Il fut un temps où le Pritzker Prize récompensait des starchitectes en costume noir, auteurs de tours étincelantes et de formes défant la gravité en matériaux clinquants. En décernant le prix 2021, considéré comme le Nobel de l’architecture, au duo français Lacaton & Vassal, l’institution américaine entérine un changement de paradigme dans cette discipline. Face aux défis du siècle, l’architecture doit se faire plus modeste, plus respectueuse, plus économe…
Composé en grande partie d’anciens lauréats et présidé par le Chilien Alejandro Aravena (Pritzker Prize 2016), le jury l’a exprimé en des termes on ne peut plus clairs en affirmant que l’architecture « peut être humble mais toujours réfléchie […], un dialogue entre l’ancien et le nouveau qui élargit le champ de la discipline ».
Economie de moyens et lutte contre la chaleur
Après s’être rencontrés durant leurs études à Bordeaux à la fin des années 1970, Anne Lacaton reste dans la ville, où elle travaille au centre de recherche Arc en rêve tandis que Jean-Philippe Vassal part au Niger travailler à la planification urbaine de Niamey (Niger), de 1980 à 1985. Une expatriation qui lui permet de se sensibiliser à l’économie de moyens appliquée à la lutte contre la chaleur.

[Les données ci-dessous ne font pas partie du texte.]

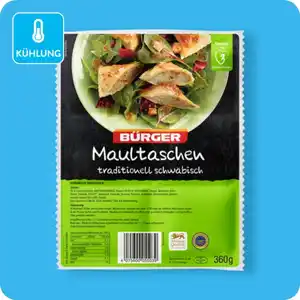 BÜRGER Maultaschen, Traditionell schwäbisch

Rejoint à Niamey par sa consœur, ils élaborent à quatre mains ce qui restera comme une œuvre fondatrice de leur association, une maison de paille qui tire parti des savoir-faire et matériaux locaux. De retour à Paris, ils fondent leur studio en 1987. Dès lors, ils commencent à combattre la réduction de la superficie des logements, la « surisolation », la multiplication des normes… Des chevaux de bataille qui sont restés les leurs en 2021.
La rénovation moins gourmande que la reconstruction
En France, leur rénovation exemplaire du Palais de Tokyo en deux phases (2002 et 2012) leur a attiré une reconnaissance publique. Il faut dire qu’elle constitue une démonstration éclatante de leurs préceptes : Lacaton & Vassal préfèrent réhabiliter que reconstruire, sauver ce qui peut l’être plutôt que de détruire. Dans ce bâtiment remarquable, ils ont ainsi préservé la structure industrielle et ménagé des puits de lumière, faisant de cet ensemble inauguré en 1937 un vrai musée du XXIe siècle.
Pour eux, la dimension écologique de l’architecture passe par la sauvegarde de ce qui a été construit, plutôt que par l’édification de nouveaux bâtiments « exemplaires ». Soucieux de préserver les ressources naturelles, ils veillent également à contenir le budget de leurs projets. Pour le FRAC Nord-Pas-de-Calais (2013), ils ont ainsi décidé de sauvegarder la halle industrielle présente sur le site et de lui en adjoindre une seconde, comme une jumelle séparée par une rue.
Lacaton & Vassal et le jardin d’hiver
Pour leur travail de réhabilitation de la cité Grand Parc à Bordeaux, ils ont reçu en 2020 le Prix Mies van der Rohe, conjointement avec Frédéric Druot et Christophe Hutin, le commissaire du Pavillon français à la Biennale de Venise 2021. En dotant chaque logement d’un jardin d’hiver, ils sont parvenus à les rendre plus vivables, plus lumineux, mieux isolés, sans pour autant se lancer dans des travaux pharaoniques, voire une destruction toujours traumatisante pour les habitants.
Après Christian de Portzamparc en 1994 et Jean Nouvel en 2008, le duo formé d’Anne Lacaton (1955-) et Jean-Philippe Vassal (1954-) est le troisième studio français récompensé par la plus prestigieuse des récompenses architecturales.
Basé à Montreuil, leur studio travaille actuellement à la mue de l’ancien hôpital Saint-Vincent-de-Paul à Paris. A nos confrères du Monde, ils ont déclaré : « Ce prix montre que ce pour quoi nous nous sommes battus pendant de longues années, d’autres le partagent. » Eux que l’on a pu qualifier d’idéalistes, se retrouvent aujourd’hui honorés pour leur clairvoyance.